I minori migranti sono nel mirino. «Così il governo produce solo nuova irregolarità»

Il ddl approvato dall'esecutivo vuole abrogare il "prosieguo amministrativo" previsto dalla legge Zampa, che consentiva l'inserimento sociale degli under 18 stranieri soli fino ai 21 anni. La parlamentare Pd: questi ragazzi diventeranno invisibili
February 13, 2026
I minori migranti sono nel mirino. «Così il governo produce solo nuova irregolarità»
L’accoglienza ormai è un privilegio, l’integrazione un lusso, la cittadinanza un miraggio.

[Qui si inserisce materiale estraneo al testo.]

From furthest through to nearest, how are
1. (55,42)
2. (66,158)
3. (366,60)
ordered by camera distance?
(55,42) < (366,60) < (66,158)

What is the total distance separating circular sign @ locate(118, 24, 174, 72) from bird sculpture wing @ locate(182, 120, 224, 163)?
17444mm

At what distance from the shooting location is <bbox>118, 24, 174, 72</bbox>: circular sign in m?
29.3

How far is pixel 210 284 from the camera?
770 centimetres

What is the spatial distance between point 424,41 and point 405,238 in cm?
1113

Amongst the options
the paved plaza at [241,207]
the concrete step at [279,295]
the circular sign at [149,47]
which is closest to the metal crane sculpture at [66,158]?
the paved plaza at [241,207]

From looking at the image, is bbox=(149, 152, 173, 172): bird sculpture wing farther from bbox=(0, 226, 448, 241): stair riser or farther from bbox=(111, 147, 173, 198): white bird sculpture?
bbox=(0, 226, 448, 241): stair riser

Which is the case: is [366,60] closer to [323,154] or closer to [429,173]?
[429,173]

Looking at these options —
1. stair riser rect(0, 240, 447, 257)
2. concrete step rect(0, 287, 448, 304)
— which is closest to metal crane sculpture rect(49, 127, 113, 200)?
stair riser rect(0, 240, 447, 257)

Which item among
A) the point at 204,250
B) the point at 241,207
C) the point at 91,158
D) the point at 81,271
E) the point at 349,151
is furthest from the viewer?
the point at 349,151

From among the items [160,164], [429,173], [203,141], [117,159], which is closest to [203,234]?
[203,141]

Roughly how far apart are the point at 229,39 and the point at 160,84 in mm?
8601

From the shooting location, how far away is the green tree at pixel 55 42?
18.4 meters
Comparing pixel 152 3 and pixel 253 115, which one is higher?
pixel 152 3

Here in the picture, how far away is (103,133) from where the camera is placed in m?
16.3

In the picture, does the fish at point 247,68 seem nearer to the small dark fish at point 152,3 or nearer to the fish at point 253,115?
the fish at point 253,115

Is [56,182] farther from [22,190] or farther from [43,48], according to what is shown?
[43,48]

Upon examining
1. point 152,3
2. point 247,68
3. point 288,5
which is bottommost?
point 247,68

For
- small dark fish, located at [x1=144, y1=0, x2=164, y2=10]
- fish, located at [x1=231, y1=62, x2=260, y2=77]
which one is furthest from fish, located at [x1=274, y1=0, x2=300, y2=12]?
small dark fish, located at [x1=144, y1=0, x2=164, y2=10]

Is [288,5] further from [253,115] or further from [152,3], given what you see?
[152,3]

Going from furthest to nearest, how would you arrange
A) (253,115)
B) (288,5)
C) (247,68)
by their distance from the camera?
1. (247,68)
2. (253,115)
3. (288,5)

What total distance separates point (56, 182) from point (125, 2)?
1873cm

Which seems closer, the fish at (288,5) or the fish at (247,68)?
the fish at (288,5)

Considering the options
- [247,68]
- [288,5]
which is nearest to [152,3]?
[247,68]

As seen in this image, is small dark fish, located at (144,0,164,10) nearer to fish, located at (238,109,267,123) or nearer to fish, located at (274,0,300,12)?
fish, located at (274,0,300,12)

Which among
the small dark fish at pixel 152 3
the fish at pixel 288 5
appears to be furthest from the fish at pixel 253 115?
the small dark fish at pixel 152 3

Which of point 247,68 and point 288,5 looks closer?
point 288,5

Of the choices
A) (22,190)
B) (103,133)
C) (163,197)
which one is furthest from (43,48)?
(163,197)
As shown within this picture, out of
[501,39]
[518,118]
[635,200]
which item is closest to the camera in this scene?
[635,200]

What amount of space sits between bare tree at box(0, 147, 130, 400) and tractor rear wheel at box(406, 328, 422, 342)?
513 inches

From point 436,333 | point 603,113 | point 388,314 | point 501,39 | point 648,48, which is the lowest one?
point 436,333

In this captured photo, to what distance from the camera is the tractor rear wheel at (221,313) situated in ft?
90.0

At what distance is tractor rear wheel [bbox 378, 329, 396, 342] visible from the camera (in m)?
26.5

Il giorno dopo l’approvazione del nuovo ddl sull’immigrazione, il disegno appare chiaro e lo esplicita in modo netto Sandra Zampa, parlamentare del Pd che ha dato il nome alla legge sui minori stranieri non accompagnati del 2017. «Si punta a creare nuova irregolarità e, per raggiungere questo scopo, si usano tranquillamente anche i ragazzi che pure hanno già iniziato percorsi di inclusione».

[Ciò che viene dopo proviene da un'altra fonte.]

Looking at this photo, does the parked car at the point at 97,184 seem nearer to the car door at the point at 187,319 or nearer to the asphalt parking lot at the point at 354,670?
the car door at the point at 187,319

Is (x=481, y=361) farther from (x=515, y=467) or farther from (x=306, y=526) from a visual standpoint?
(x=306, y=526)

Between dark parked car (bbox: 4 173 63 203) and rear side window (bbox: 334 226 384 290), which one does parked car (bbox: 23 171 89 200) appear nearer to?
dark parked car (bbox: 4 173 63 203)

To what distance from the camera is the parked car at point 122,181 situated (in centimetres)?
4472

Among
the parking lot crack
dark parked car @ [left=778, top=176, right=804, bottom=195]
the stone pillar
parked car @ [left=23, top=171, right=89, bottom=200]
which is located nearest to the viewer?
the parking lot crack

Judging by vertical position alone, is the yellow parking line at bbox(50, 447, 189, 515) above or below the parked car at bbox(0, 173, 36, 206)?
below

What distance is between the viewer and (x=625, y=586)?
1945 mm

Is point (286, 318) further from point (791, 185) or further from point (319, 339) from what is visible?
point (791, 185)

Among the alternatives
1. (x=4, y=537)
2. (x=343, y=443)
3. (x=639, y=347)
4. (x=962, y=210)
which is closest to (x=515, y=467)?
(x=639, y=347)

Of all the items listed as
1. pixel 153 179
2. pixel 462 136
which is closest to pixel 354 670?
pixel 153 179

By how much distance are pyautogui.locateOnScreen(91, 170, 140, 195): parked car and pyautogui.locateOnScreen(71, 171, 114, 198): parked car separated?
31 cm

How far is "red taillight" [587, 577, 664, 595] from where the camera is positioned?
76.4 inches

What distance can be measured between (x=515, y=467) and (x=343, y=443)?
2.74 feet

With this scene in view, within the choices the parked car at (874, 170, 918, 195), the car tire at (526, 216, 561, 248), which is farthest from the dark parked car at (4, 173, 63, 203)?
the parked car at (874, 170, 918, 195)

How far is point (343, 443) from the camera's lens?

Nel mirino c’è il cosiddetto “prosieguo amministrativo” per i ragazzi arrivati da soli nel nostro Paese. La misura, che verrà ridefinita, riguarda il sostegno prolungato che lo Stato garantisce, attraverso l’inserimento sociale, a queste persone fino ai 21 anni. «Si interrompono percorsi di lavoro e di formazione professionale. Perché? – si chiede Zampa -. Forse per allargare la fascia degli irregolari, visto che l’altro effetto prodotto è che così facendo si nega la continuità del permesso di soggiorno a giovani già inseriti nella vita dei nostri Comuni».
Sono stati proprio i sindaci, in questi anni, a farsi carico dell’arrivo dei minori stranieri non accompagnati, pensando a progetti per loro in tempi di sostanziale disinteresse sul tema. Secondo il primo cittadino di Teramo e delegato Anci per l’immigrazione, Gianguido D’Alberto, «l'impatto di ogni provvedimento relativo alla gestione dell'immigrazione si riverbera inevitabilmente sulle città. Il tema dell'accoglienza è un tema complesso. Come abbiamo detto più volte, non è solo una questione di vitto e alloggio: è molto di più». Dall’insegnamento della lingua italiana allo sport, sono tanti gli aspetti che vedono questi ragazzi al centro di delicati equilibri nella vita delle comunità. D’Alberto ribadisce che il ddl verrà esaminato con attenzione e dovrà «necessariamente essere oggetto di confronto con Anci e i sindaci». Poi torna su un aspetto decisivo. «Se dobbiamo investire sull'accoglienza, che oggi rappresenta una questione ineludibile anche a fronte della situazione internazionale, dobbiamo comprendere che non possiamo affrontare il tema solo ed esclusivamente in maniera securitaria ma dobbiamo guardare ad un reale modello di integrazione». Sullo sfondo c’è il potenziamento del Sai, il sistema di accoglienza diffusa gestito dai territori, ridimensionato in questi anni a favore della gestione prefettizia legata ai Cas.
«Non posso pensare che alla fine prevalgano stupidità e cattiveria» riprende Zampa, che è anche presidente della Commissione sulla Migrazione del Consiglio d’Europa. A chi ha parlato subito di «accanimento» di questo Governo verso i minori, la senatrice democratica risponde parlando di «istinto punitivo. Resta poi incomprensibile - aggiunge - perché si debbano spendere fondi per investire su di loro e poi si blocchi tutto, rimandando questi ragazzi nel limbo, a bivaccare tra stazioni e centri storici. Che ne sarà di loro? La Garante nazionale dell’Infanzia non ha nulla da dire su queste situazioni?».
Di sicuro, l’incertezza sulla sorte dei minori che a 18 anni riceveranno il foglio di via è destinata a riflettersi sui quartieri delle città. «Il rispetto delle regole da parte di chi viene accolto è un principio che dovremmo dare per scontato - precisa il sindaco D’Alberto -. Ora però serve la consapevolezza che solo investendo sui diritti si investe anche sulla sicurezza urbana».